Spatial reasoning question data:

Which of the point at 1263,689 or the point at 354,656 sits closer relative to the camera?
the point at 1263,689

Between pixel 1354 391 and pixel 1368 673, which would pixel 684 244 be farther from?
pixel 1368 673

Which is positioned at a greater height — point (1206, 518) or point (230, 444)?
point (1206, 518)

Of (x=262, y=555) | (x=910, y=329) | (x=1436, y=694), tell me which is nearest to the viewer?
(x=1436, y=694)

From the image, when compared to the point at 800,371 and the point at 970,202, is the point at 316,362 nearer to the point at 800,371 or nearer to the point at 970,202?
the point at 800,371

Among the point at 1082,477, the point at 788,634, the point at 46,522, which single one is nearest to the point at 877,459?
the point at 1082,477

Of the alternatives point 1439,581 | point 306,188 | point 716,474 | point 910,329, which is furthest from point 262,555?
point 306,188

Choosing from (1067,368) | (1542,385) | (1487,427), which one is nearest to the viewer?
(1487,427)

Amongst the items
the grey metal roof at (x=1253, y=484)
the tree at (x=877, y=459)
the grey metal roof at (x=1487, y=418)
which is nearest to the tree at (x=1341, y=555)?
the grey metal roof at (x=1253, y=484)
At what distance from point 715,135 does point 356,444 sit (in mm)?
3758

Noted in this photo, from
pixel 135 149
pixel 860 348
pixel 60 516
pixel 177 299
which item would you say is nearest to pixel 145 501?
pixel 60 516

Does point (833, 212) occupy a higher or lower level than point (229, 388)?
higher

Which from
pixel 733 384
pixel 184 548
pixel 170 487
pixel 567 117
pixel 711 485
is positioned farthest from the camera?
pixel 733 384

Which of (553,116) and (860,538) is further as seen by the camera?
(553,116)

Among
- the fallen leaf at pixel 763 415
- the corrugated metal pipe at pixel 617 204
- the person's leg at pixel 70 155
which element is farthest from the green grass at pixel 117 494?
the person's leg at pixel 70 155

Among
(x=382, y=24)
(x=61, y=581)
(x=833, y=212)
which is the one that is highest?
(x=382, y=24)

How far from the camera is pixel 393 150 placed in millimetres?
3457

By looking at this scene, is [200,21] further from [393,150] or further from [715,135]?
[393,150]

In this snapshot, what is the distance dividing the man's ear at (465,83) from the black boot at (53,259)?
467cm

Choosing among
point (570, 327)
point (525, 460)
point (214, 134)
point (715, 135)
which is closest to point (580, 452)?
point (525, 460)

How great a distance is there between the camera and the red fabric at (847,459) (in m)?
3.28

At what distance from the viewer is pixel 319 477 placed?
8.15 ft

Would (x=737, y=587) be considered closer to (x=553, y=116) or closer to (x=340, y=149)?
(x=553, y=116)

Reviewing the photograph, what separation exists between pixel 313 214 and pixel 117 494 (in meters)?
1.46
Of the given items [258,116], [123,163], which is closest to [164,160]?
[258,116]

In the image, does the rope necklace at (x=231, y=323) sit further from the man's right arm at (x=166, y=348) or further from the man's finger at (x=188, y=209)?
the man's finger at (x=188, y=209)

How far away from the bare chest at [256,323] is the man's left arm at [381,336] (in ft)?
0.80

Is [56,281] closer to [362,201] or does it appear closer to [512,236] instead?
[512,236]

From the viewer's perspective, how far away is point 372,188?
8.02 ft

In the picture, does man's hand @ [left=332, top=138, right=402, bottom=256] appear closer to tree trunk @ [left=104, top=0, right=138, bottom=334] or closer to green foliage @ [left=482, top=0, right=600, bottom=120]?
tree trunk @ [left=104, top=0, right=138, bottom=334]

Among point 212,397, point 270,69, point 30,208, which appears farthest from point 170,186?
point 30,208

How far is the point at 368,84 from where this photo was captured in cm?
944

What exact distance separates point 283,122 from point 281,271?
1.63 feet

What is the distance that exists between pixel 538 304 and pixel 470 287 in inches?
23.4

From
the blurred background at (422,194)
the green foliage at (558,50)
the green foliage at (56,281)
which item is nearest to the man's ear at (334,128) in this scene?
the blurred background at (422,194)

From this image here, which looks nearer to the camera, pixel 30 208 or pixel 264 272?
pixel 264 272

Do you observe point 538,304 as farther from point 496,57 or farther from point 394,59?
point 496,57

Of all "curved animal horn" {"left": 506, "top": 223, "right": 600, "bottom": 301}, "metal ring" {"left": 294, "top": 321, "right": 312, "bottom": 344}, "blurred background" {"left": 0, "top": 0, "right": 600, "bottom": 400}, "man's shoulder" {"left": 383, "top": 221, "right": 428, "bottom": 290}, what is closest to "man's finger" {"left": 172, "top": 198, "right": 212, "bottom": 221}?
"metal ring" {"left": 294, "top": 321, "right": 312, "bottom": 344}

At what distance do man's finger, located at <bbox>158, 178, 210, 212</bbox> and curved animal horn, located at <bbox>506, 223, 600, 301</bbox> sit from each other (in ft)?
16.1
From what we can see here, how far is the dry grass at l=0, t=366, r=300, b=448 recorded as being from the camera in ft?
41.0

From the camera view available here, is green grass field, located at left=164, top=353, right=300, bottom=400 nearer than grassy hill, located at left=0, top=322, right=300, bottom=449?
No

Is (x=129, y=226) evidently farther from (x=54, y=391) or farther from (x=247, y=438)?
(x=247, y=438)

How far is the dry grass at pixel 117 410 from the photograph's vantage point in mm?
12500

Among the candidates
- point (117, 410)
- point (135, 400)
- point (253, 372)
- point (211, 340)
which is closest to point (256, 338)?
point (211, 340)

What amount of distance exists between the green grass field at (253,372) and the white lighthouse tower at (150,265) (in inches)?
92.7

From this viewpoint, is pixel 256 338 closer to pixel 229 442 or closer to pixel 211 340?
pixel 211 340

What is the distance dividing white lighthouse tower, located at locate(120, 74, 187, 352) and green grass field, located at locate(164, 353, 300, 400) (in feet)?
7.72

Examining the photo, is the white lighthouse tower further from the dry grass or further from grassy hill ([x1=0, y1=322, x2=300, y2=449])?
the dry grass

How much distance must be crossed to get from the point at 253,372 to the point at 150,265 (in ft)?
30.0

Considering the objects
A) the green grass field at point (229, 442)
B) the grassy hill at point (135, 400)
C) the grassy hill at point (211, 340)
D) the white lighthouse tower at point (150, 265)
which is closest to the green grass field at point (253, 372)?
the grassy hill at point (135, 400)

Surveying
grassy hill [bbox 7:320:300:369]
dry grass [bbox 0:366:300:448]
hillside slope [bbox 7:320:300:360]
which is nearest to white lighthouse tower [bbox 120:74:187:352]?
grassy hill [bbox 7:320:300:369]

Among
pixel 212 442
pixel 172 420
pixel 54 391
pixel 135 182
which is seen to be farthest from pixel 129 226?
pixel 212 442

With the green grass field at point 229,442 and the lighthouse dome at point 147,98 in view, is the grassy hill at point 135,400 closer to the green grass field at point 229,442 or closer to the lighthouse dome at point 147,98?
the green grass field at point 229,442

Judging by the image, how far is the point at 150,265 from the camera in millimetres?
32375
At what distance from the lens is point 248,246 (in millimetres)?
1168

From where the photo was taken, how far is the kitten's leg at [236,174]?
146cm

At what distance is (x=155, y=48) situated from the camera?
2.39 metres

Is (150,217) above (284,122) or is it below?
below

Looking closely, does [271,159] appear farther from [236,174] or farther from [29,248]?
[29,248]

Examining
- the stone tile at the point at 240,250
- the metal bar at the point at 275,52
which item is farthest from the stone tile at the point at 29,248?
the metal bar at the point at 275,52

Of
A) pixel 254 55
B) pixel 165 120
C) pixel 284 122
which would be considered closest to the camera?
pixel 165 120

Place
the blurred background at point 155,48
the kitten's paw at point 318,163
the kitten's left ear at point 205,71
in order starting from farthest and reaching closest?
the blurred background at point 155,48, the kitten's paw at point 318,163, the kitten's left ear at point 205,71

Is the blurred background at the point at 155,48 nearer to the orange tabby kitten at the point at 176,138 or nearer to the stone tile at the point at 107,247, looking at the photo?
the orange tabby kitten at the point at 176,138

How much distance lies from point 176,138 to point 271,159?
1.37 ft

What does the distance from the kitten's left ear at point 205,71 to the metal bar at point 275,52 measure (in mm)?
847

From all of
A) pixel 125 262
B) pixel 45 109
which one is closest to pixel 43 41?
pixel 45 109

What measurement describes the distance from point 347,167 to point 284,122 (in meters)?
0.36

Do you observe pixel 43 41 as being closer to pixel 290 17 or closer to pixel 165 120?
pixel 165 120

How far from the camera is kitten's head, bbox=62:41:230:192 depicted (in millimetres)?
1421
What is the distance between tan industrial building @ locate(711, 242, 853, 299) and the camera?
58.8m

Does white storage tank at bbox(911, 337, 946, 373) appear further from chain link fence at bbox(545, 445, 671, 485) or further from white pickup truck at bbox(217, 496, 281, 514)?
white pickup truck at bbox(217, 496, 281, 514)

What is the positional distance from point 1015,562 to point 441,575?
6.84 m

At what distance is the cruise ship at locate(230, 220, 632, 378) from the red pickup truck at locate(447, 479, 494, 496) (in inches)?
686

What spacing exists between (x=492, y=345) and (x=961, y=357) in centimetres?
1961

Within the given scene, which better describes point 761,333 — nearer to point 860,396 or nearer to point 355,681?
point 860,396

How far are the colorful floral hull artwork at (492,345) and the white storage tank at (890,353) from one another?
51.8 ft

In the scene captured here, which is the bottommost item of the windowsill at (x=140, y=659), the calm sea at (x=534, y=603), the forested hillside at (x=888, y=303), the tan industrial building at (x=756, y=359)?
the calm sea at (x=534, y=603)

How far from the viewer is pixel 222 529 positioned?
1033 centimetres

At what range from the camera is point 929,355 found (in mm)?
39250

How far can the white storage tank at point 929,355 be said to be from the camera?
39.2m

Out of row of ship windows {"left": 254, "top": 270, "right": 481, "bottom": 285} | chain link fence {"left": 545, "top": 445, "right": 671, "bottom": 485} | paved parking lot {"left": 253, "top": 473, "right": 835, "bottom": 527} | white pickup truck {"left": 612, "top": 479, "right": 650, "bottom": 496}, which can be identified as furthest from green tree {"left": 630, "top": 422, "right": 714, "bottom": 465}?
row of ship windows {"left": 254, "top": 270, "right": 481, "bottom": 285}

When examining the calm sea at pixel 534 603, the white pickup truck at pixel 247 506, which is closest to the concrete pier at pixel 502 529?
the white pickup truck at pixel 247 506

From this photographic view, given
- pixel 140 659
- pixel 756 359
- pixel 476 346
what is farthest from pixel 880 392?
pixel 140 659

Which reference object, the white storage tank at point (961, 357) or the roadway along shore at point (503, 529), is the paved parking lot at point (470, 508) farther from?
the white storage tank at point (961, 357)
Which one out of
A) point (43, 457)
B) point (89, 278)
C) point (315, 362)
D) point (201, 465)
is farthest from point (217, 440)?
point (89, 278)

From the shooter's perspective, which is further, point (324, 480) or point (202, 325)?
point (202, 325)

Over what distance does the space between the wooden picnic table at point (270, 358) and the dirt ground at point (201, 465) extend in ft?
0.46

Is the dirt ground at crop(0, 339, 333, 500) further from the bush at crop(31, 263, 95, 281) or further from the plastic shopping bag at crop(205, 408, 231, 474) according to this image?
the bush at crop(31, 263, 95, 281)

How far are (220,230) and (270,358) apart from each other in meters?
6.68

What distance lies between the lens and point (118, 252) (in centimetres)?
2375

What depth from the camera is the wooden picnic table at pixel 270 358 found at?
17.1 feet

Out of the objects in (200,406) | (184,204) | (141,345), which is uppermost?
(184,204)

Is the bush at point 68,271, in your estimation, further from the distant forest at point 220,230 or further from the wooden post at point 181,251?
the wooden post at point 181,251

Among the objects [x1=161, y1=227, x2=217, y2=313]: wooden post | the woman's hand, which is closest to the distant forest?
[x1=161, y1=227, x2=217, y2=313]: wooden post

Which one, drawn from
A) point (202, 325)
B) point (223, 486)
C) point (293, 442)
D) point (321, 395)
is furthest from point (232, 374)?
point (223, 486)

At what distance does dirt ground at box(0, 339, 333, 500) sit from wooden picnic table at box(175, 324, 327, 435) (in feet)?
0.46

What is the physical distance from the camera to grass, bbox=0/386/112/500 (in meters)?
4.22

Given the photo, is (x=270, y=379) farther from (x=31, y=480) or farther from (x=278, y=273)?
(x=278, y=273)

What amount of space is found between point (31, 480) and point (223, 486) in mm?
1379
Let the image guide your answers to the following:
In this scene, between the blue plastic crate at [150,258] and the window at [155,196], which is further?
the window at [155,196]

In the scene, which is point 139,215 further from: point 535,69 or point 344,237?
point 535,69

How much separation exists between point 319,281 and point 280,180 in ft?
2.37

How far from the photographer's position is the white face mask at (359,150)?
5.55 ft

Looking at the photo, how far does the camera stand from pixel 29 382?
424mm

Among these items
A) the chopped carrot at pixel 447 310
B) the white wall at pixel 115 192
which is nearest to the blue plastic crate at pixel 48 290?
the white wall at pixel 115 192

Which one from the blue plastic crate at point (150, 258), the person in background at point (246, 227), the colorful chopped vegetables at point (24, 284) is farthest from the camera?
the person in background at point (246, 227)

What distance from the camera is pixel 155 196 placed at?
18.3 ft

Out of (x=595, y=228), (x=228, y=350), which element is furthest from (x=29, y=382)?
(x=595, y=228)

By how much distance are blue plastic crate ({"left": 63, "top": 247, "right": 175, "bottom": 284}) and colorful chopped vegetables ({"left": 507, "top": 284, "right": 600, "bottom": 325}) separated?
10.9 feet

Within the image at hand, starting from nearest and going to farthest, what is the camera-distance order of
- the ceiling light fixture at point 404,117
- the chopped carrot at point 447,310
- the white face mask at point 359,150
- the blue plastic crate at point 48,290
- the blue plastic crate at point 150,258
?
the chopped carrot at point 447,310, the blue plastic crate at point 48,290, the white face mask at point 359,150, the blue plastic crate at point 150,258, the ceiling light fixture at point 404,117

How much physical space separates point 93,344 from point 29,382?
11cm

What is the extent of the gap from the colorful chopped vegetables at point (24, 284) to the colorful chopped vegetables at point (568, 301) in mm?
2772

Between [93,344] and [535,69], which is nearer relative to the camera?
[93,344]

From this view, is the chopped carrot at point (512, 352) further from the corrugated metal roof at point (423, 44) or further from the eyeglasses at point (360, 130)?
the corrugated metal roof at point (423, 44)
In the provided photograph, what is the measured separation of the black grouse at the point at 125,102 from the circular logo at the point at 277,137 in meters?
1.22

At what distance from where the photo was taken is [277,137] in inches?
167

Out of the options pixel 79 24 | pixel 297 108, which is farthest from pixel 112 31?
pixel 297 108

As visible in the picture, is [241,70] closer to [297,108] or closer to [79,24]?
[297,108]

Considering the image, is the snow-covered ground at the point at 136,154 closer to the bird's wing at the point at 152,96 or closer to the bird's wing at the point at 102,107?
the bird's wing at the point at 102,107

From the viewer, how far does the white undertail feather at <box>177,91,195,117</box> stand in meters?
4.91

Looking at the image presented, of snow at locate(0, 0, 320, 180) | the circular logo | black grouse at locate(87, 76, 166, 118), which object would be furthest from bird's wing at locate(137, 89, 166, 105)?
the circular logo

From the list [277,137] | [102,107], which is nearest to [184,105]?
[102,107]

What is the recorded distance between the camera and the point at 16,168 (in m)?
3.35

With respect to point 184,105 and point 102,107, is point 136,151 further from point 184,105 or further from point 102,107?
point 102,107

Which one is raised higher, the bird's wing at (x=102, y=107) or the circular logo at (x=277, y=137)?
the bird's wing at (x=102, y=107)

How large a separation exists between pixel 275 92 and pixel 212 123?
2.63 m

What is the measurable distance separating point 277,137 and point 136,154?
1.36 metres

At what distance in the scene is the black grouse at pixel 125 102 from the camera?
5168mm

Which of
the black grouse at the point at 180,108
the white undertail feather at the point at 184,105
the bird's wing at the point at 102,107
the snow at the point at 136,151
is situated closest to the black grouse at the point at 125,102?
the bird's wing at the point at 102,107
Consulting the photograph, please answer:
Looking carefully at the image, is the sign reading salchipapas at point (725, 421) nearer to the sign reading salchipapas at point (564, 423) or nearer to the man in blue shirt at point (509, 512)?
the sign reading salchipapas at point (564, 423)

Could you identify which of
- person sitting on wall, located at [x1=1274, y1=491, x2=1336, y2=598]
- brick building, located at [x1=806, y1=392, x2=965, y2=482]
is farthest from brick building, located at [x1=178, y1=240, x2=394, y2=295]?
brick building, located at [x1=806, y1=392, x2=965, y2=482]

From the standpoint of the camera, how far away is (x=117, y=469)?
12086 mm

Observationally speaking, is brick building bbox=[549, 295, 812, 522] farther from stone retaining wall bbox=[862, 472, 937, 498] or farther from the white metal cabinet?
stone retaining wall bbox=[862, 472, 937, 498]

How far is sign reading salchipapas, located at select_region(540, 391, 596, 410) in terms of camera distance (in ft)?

— SET EXERCISE —
Pick out each line in the rows above that contains the word "exists", and copy those lines out in full.

— TASK RESPONSE —
Reviewing the photograph, what separation exists between pixel 313 214 and pixel 117 494 (in meters)?
What is the distance that exists between pixel 538 304 and pixel 470 287 in inches?
What amount of distance exists between the green grass field at (253,372) and the white lighthouse tower at (150,265) (in inches)?
What spacing exists between (x=492, y=345) and (x=961, y=357) in centimetres?
How much separation exists between point 319,281 and point 280,180 in ft?
How large a separation exists between pixel 275 92 and pixel 212 123?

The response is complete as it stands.